Activity:
Copy all lines holding the word "input" from the entries.

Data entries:
╔══
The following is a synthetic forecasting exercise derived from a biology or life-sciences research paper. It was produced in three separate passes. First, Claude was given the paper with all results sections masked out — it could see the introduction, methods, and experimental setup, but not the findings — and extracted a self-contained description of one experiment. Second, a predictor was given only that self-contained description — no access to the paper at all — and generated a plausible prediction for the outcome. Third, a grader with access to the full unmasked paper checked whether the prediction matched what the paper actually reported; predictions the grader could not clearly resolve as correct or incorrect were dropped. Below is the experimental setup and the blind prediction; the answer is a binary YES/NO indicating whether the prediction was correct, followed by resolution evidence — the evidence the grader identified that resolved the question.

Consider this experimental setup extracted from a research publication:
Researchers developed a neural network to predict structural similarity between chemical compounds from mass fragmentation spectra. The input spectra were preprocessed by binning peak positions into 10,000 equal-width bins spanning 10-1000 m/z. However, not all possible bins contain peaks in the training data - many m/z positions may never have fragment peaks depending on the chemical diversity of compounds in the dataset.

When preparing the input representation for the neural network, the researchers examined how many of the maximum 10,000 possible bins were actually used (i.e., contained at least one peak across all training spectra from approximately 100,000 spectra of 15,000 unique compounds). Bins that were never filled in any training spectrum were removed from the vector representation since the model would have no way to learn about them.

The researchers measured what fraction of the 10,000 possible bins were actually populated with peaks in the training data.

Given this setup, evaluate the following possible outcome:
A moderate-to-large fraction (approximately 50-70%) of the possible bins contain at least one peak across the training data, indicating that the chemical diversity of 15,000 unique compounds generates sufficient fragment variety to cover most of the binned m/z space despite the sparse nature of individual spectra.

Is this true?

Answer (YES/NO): NO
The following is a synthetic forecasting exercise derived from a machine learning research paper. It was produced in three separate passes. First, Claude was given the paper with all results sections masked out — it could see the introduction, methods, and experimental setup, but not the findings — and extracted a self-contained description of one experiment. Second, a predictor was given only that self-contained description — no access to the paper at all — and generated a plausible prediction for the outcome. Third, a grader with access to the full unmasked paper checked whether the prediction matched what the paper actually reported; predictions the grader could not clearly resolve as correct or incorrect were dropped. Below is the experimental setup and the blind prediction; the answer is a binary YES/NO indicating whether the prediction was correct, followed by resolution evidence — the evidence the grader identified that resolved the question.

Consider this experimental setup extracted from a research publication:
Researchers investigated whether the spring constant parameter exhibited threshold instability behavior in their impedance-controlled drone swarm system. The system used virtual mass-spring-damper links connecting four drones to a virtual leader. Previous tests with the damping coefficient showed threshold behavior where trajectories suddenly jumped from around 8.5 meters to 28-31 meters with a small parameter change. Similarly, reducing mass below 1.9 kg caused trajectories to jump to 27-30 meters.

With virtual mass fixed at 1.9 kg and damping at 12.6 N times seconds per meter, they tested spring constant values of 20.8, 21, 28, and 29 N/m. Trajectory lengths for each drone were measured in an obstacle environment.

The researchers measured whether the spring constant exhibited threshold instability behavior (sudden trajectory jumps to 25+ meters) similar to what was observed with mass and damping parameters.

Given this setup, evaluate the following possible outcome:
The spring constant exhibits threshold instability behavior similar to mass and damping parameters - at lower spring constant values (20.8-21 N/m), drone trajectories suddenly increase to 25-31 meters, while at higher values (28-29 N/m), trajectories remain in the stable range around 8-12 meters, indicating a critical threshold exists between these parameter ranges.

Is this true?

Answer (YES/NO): NO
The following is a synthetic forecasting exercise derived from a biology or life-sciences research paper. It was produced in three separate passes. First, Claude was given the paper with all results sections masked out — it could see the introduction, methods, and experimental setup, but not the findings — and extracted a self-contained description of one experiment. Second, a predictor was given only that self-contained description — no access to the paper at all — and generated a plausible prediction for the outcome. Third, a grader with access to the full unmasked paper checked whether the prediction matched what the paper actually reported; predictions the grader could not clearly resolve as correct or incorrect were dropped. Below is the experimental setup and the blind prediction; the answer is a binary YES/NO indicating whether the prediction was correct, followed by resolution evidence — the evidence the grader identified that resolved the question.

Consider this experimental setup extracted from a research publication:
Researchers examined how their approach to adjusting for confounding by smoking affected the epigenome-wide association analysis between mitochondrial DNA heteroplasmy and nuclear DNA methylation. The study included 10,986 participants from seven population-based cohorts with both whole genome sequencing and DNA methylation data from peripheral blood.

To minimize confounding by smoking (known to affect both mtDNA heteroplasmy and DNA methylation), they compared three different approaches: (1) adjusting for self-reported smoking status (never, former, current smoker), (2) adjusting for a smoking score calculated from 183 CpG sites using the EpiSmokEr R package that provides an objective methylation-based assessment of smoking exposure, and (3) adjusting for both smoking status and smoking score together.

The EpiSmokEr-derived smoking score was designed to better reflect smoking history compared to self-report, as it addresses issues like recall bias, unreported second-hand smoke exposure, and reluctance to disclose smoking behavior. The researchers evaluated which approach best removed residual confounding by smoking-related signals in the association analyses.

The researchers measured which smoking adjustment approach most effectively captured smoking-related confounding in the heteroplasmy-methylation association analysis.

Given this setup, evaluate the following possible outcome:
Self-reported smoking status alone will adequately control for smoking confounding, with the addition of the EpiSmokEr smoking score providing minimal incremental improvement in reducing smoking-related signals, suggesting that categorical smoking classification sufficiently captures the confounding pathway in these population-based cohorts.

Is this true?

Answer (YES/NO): NO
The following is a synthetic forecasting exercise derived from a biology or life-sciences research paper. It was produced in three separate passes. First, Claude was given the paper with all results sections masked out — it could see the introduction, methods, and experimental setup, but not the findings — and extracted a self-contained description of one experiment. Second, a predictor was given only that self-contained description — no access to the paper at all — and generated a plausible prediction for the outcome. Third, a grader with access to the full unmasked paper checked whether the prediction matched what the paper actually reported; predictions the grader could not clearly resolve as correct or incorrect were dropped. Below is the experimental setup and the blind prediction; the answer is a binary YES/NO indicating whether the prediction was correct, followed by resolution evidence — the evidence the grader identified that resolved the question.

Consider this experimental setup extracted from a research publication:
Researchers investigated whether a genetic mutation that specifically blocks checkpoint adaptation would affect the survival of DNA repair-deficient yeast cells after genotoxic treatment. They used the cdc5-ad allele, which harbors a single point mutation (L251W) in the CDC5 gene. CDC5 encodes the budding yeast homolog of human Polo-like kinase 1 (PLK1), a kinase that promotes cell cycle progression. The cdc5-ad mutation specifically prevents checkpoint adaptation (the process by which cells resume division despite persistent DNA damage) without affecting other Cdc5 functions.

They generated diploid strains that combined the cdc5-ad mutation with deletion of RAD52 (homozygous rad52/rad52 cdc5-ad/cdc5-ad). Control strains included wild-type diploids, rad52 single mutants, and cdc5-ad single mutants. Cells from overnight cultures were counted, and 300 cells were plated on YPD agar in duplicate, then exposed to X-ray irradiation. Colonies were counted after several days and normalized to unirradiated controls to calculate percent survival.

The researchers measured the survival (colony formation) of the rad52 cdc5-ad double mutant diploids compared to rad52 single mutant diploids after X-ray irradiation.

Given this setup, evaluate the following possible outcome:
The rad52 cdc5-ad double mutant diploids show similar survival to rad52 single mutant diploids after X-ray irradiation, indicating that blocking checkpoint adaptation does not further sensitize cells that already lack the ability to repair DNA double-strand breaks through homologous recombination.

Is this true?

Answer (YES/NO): NO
╚══
Exercise result:
Researchers developed a neural network to predict structural similarity between chemical compounds from mass fragmentation spectra. The input spectra were preprocessed by binning peak positions into 10,000 equal-width bins spanning 10-1000 m/z. However, not all possible bins contain peaks in the training data - many m/z positions may never have fragment peaks depending on the chemical diversity of compounds in the dataset.
When preparing the input representation for the neural network, the researchers examined how many of the maximum 10,000 possible bins were actually used (i.e., contained at least one peak across all training spectra from approximately 100,000 spectra of 15,000 unique compounds). Bins that were never filled in any training spectrum were removed from the vector representation since the model would have no way to learn about them.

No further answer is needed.